Every forward pass uses a different network
\(\widetilde{\mathbf{W}}\) which is approximately sampled from
\(p(\mathbf{W}|\mathbf{T})\). Each forward pass in object
detection results in a set of detections, each consisting of bounding
box coordinates \(\mathbf{b}\) and softmax score \(\mathbf{s}\).
The detections are denoted by Miller et al as \(D_i =
\{\mathbf{s}_i,\mathbf{b}_i\}\). The detections of all passes are put
into a large set \(\mathfrak{D} = \{D_1, ..., D_2\}\).
All detections with mutual intersection-over-union scores (IoU)
of \(0.95\) or higher are defined as an observation \(\mathcal{O}_i\).
Subsequently, the corresponding vector of class probabilities
\(\mathbf{q}_i\) for the observation is calculated by averaging all
score vectors \(\mathbf{s}_j\) in a particular observation
\(\mathcal{O}_i\): \(\mathbf{q}_i \approx \overline{\mathbf{s}}_i = \frac{1}{n} \sum_{j=1}^{n} \mathbf{s}_j\).

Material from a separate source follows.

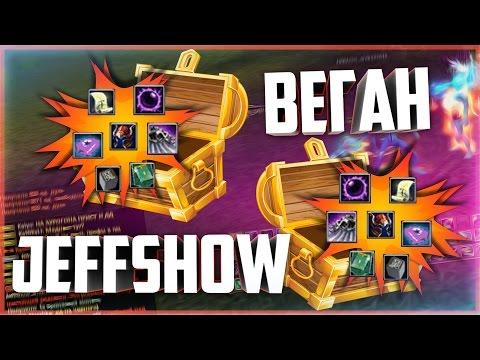 БИТВА КЕЙСОВ : JeffShowForYou VS ВЕГАН - ПВ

The label uncertainty
of the detector for a particular observation is measured by
the entropy \(H(\mathbf{q}_i) = - \sum_j q_{ij} \cdot \log q_{ij}\).
In the introduction I used a very reduced version to describe
maximum and low uncertainty. A more complete explanation:
If \(\mathbf{q}_i\), which I called averaged class probabilities,
resembles a uniform distribution the entropy will be high. A uniform
distribution means that no class is more likely than another, which
is a perfect example of maximum uncertainty. Conversely, if
one class has a very high probability the entropy will be low.
In open set conditions it can be expected that falsely generated
detections for unknown object classes have a higher label
uncertainty. A treshold on the entropy \(H(\mathbf{q}_i)\) can then
be used to identify and reject these false positive cases.
\section{Adversarial Auto-encoder}
This section will explain the adversarial auto-encoder used by
Pidhorskyi et al\cite{Pidhorskyi2018} but in a slightly modified
form to make it more understandable.
The training data points \(x_i \in \mathbb{R}^m \) are the input
of the auto-encoder. An encoding function \(e: \mathbb{R}^m \rightarrow \mathbb{R}^n\) takes the data points
and produces a representation \(\overline{z_i} \in \mathbb{R}^n\)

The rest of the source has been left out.